• [Descrição do problema]: No texto sobre a poesia dalit, substitua "intocáveis" por "párias" e reescreva a parte que se inicia nas palavras "Representando 24% da" e se encerra após "escreveu Arjun Dangle.".

Representando 24% da população, os “intocáveis” estão na base da estrutura de castas que vigora na Índia desde a Antigüidade. A poesia dalit nasceu de seu sofrimento e das lutas obstinadas de personalidades como mahatma Jyotiba Phule ou Bhimnao Ramji Ambedkar6 para conscientizar essas populações. Ela emergiu nos anos 1960, no estado de Maharashtra. Fala da humilhação cotidiana e clama por transformações. “Mesmo o sol deverá mudar”, escreveu Arjun Dangle.

Para esses autores, escrever não é apenas uma prática estética, mas também um ato político. Seu objetivo: derrotar a ordem hindu pela força do verbo. Inspirados na rebelião dos poetas negros americanos da Harlem Renaissance, fundam em 1973 o movimento Panteras Dalits. Aliam a prática poética a um ativismo político radical. Fundador desse movimento, Dhasal conhece a notoriedade com sua primeira coletânea de poemas, intitulada Golpitha. Seus poemas chocam o establishment literário pela crueza da linguagem e pelas evocações ousadas, onde se misturam a sexualidade, o desprezível e a revolta. Naipaul, que reencontra esse poeta rebelde nos anos 1980, pinta com admiração um retrato do personagem em sua narrativa de viagem Índia, um milhão de revoltas: “A grande originalidade de Dhasal está em ter escrito num estilo natural, utilizando as palavras e as expressões que serviam unicamente aos dalits (…). Seu primeiro livro de poemas foi escrito, especificamente, no idioma dos bairros de prostituição de Mumbai”.

• [Informações fornecidas]:

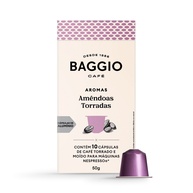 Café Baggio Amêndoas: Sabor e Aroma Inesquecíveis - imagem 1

==

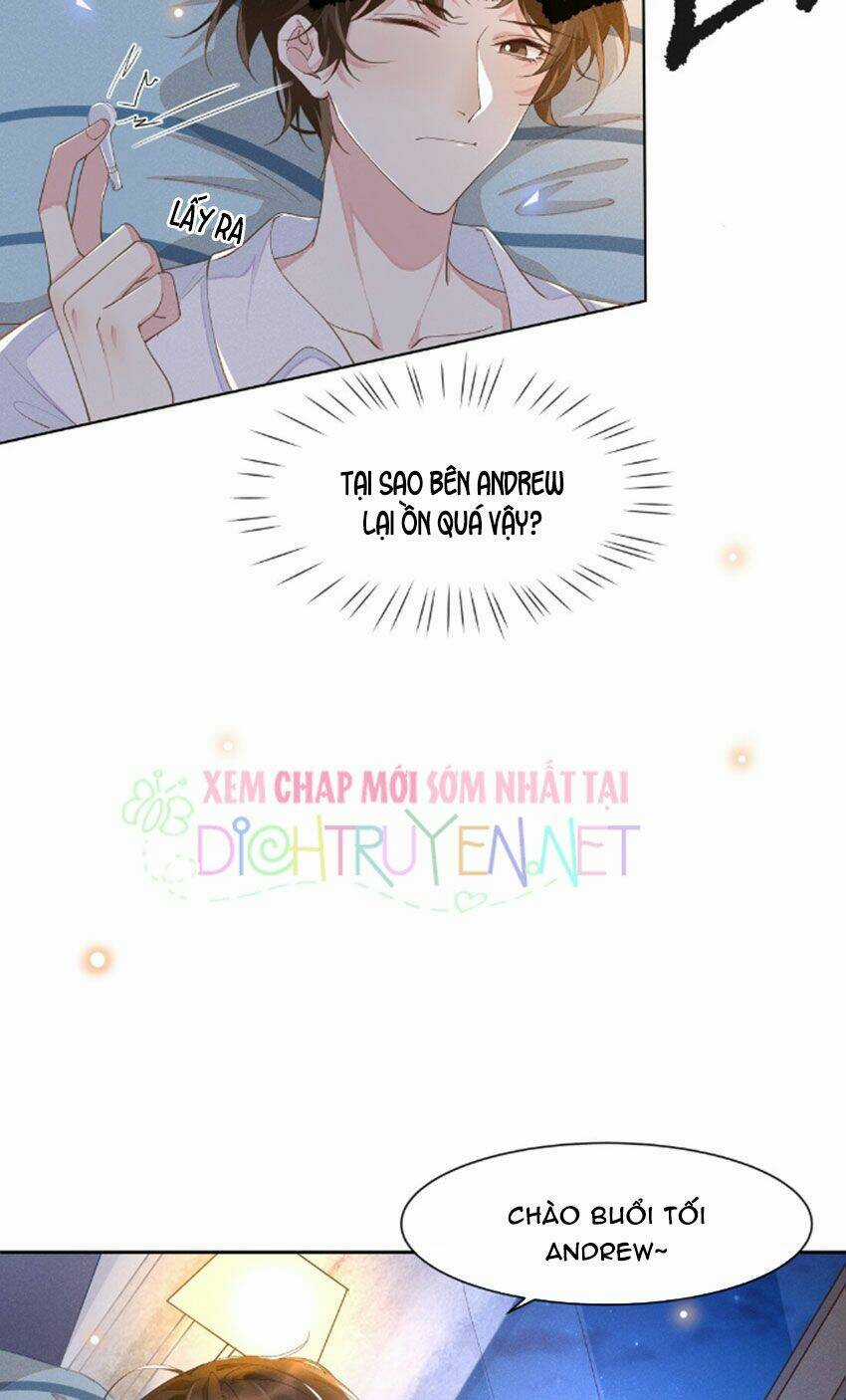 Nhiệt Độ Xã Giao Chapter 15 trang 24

...

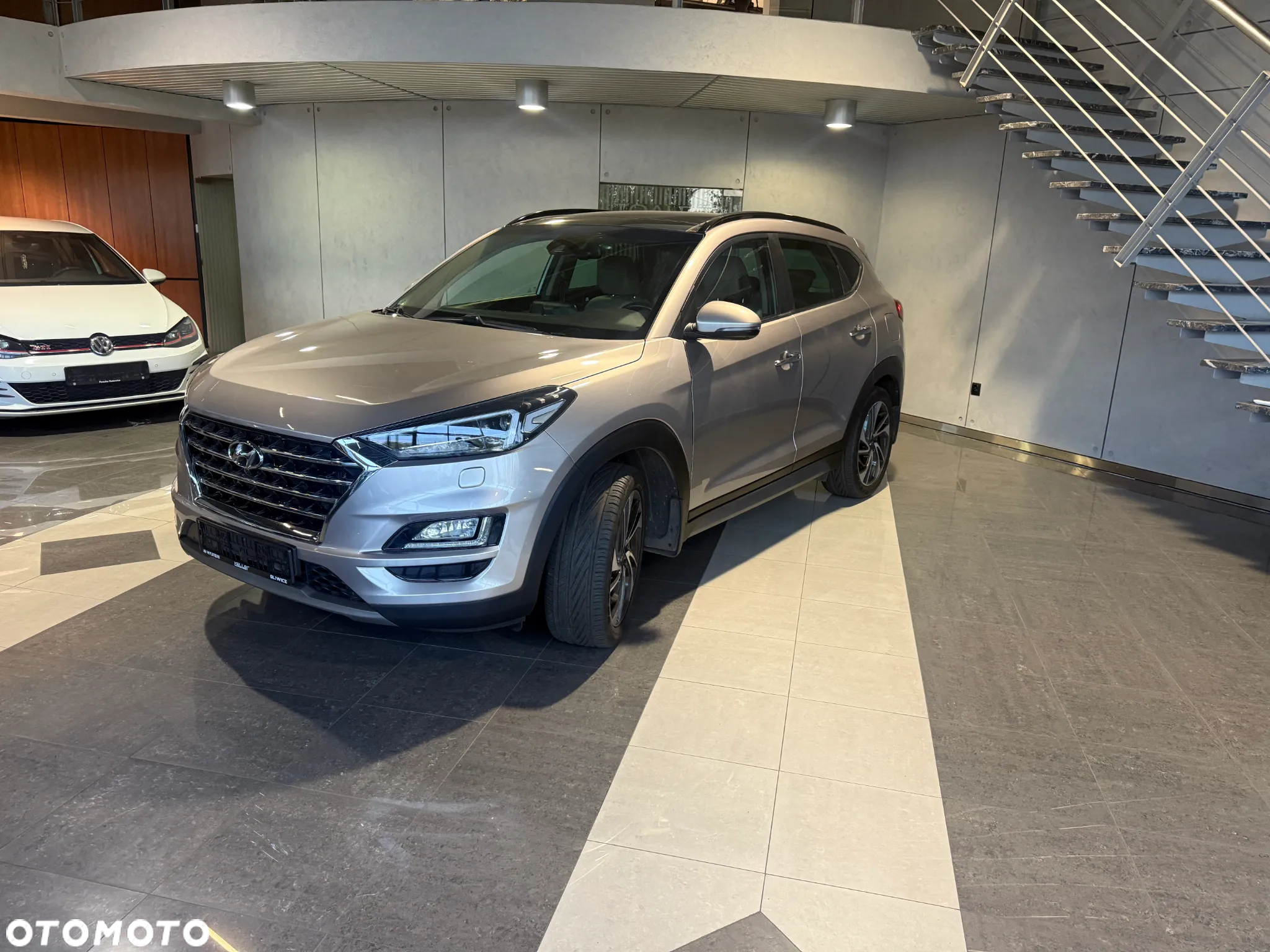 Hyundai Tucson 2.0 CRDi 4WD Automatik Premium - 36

• [Resultado da tarefa]:
Representando 24% da população, os “párias” estão na base da estrutura de castas que vigora na Índia desde a Antigüidade. A poesia dalit nasceu de seu sofrimento e das lutas obstinadas de personalidades como mahatma Jyotiba Phule ou Bhimnao Ramji Ambedkar6 para conscientizar essas populações. Ela emergiu nos anos 1960, no estado de Maharashtra. Fala da humilhação cotidiana e clama por transformações. “Mesmo o sol deverá mudar”, escreveu Arjun Dangle.